_AIM OF THE TASK_
Using the weaving blog below, mark each statement yes or no and quote the words that decide it. (a) The farmhouse the friends bought sits on 45 acres. (b) The solo exhibition at the Confederation Centre Art Gallery and Museum takes place in July. (c) The new bio sheet is meant to hang where the scarves are displayed.

** BEGIN PAGE EXTRACT **

Tuesday, June 30, 2009

more from Clementsport





curvy trees, dammed bridge, tadpoles

Monday, June 29, 2009

a weekend in Clementsport





Last night I got back from a super lovely weekend in the Annapolis Valley in Nova Scotia. Very beautiful and lush and green with storybook little towns like Annapolis Royal and Bear River. We drove out with friends of mine from Newfoundland, Ros Ford and Jason Holley, who were in Halifax while Jason finished up a foundry course at NSCAD and offered up a roadtrip to us. We went out to visit friends of mine and Damien, professors from Grenfell College in Corner Brook, Stephen Rayner and Tamsin Clark. They bought a 150 year old farmhouse on 45 acres. It is a little slice of heaven. They have chickens, lots of things growing, are fixing up the place and in their own way, homesteading during the summer when they are not teaching sculpture and photography. They even have a Volkswagen van.....

Thursday, June 25, 2009

in store promotion



I spent the morning today working on a new bio sheet for shops who sell my work. They can hang it where my scarves are displayed. I always enjoy reading about the artist behind the work, and I hope others do as well - I'm sure it can only be positive....

Now onto weaving before I start getting ready for a weekend trip to the Annapolis Valley. Despite the forecast of rain, I am excited to explore Nova Scotia and get out of the city.

Wednesday, June 24, 2009

switching gears



In the next week, I'm aiming to get the bulk of my summer scarf weaving finished. Most of these scarves will go shops that sell my work on consignment. Once July starts, I plan to switch gears and devote July and August to fully focusing on my artwork. I have a solo exhibition in November at the Confederation Centre Art Gallery and Museum and have been developing the body of work called "Home Terrain" for that show since January. To really build up momentum in my work and ideas and allow myself the time to play and experiment, I need to be somewhat single-minded and limit any scarf weaving. Though I definitely take technique and colour influences from my production work into my art practice, I do find I need to seperate the two to relinquish the role of counting time in my weaving. Relinquishing time (a quantity essential to production work) frees up my headspace for play and art and discovery.

** END PAGE EXTRACT **
** BEGIN RECORD EXCERPTS **

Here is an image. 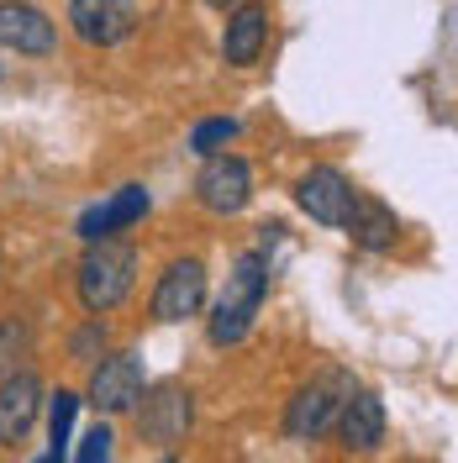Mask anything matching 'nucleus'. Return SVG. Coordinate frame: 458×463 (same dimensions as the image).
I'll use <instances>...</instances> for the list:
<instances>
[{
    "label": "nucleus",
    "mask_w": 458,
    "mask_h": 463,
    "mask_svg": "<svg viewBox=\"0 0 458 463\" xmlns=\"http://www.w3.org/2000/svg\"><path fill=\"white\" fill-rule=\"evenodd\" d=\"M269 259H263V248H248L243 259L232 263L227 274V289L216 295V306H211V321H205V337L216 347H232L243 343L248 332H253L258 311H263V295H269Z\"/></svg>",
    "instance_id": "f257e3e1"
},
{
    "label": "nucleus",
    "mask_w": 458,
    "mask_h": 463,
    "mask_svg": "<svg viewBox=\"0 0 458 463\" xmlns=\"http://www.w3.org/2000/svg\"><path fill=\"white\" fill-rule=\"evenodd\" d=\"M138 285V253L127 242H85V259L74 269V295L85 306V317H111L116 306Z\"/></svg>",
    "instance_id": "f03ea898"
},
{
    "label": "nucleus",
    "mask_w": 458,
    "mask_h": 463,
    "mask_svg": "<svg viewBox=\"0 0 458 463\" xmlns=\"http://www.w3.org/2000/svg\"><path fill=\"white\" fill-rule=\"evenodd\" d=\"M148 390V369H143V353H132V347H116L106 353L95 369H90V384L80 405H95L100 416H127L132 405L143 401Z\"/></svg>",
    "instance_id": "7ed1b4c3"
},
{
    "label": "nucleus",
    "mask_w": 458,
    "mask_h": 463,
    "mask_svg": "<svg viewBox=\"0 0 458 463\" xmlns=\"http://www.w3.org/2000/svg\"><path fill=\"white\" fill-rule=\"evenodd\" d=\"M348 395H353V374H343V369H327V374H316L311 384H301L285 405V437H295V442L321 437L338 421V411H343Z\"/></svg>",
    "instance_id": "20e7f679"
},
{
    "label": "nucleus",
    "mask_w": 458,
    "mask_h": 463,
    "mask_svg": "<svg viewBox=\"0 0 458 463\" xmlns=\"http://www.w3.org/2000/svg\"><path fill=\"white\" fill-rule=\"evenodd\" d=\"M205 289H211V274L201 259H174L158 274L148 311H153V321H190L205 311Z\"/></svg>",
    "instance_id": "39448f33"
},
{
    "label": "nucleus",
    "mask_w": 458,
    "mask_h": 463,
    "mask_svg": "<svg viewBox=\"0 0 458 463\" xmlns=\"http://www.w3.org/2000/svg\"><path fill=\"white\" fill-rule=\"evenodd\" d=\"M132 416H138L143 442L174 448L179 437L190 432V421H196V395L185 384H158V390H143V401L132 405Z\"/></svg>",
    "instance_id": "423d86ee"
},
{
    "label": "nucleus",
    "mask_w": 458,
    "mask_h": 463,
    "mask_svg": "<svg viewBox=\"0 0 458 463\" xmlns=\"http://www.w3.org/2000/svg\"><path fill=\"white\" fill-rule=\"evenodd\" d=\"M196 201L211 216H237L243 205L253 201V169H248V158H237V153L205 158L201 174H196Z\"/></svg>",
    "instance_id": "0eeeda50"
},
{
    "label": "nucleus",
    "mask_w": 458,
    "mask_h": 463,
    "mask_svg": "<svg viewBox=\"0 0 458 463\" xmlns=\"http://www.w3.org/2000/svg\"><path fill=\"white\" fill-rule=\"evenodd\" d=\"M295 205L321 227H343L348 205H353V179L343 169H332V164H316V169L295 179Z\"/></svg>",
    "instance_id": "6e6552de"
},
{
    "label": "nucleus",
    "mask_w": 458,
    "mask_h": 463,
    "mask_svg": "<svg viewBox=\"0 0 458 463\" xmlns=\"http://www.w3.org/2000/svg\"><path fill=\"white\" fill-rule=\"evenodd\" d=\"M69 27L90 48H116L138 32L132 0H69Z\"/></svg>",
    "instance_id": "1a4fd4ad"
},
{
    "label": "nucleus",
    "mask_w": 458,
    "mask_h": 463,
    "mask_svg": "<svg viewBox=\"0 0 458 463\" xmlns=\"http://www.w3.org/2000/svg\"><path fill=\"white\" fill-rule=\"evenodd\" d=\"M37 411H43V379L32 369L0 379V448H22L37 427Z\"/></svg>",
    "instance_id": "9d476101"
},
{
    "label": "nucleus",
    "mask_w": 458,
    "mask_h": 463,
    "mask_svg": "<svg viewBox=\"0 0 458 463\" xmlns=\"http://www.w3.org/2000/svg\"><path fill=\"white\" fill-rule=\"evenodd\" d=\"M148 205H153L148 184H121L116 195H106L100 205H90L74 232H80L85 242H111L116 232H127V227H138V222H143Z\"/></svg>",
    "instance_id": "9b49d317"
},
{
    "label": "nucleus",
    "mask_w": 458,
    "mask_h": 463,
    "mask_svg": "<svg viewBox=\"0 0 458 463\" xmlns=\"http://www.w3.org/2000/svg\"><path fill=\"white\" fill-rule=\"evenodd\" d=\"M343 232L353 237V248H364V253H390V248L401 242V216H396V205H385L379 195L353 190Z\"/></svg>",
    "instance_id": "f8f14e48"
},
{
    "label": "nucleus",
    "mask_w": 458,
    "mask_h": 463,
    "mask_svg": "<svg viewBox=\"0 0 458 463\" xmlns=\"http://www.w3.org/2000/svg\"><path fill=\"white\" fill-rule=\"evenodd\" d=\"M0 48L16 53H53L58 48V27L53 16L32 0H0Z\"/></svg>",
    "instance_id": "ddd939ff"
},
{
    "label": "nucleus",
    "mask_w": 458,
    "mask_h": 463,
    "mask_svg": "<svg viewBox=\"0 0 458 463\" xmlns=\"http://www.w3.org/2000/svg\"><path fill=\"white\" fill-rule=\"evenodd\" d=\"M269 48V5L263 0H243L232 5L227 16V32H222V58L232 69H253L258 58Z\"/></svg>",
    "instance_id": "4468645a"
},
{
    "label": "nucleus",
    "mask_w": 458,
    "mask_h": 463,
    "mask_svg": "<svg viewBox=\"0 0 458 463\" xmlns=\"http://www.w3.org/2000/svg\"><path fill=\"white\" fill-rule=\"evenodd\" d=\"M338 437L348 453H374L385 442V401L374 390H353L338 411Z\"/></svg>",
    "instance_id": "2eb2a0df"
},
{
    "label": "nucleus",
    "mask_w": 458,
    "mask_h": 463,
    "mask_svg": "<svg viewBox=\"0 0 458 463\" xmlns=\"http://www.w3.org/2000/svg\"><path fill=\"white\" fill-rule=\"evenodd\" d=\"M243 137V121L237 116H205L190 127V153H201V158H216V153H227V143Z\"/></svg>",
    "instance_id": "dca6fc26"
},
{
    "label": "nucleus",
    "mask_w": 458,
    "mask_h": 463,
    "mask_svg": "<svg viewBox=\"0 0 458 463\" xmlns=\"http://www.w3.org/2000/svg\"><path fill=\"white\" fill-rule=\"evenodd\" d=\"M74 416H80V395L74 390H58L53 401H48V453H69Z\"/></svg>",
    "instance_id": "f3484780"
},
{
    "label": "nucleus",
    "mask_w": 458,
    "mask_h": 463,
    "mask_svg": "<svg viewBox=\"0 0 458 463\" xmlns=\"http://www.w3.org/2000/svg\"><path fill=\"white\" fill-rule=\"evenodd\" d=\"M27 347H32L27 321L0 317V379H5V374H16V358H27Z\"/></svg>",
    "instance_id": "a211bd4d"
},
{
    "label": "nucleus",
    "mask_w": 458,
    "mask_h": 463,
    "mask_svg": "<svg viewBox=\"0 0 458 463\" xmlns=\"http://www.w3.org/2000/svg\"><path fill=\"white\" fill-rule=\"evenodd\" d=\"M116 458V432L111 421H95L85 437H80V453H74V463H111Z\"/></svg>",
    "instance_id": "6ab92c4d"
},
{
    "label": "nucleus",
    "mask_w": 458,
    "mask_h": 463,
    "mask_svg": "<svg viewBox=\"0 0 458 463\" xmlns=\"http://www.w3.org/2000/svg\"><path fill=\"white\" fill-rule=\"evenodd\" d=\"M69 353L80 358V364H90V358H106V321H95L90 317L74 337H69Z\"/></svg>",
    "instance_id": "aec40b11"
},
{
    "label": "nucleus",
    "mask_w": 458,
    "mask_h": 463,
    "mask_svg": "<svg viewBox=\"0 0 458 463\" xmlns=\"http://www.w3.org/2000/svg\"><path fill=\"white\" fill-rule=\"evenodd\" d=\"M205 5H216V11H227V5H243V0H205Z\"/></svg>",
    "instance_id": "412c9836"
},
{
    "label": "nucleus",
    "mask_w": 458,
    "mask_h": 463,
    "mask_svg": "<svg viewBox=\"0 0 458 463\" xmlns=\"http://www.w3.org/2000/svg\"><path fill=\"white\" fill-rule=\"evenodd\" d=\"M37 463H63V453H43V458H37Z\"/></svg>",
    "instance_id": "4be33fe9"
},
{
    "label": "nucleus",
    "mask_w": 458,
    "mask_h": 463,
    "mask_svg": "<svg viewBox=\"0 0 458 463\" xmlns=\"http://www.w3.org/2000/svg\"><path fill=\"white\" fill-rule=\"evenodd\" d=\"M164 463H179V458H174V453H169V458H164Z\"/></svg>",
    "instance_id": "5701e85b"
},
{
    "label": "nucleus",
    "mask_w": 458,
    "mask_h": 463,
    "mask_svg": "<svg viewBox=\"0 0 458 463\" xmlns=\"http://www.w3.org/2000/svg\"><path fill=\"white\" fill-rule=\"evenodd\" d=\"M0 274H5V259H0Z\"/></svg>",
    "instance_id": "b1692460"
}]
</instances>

** END RECORD EXCERPTS **

_EXPECTED ANSWER_
(a) Yes: "They bought a 150 year old farmhouse on 45 acres."
(b) No: "I have a solo exhibition in November at the Confederation Centre Art Gallery and Museum"
(c) Yes: "They can hang it where my scarves are displayed."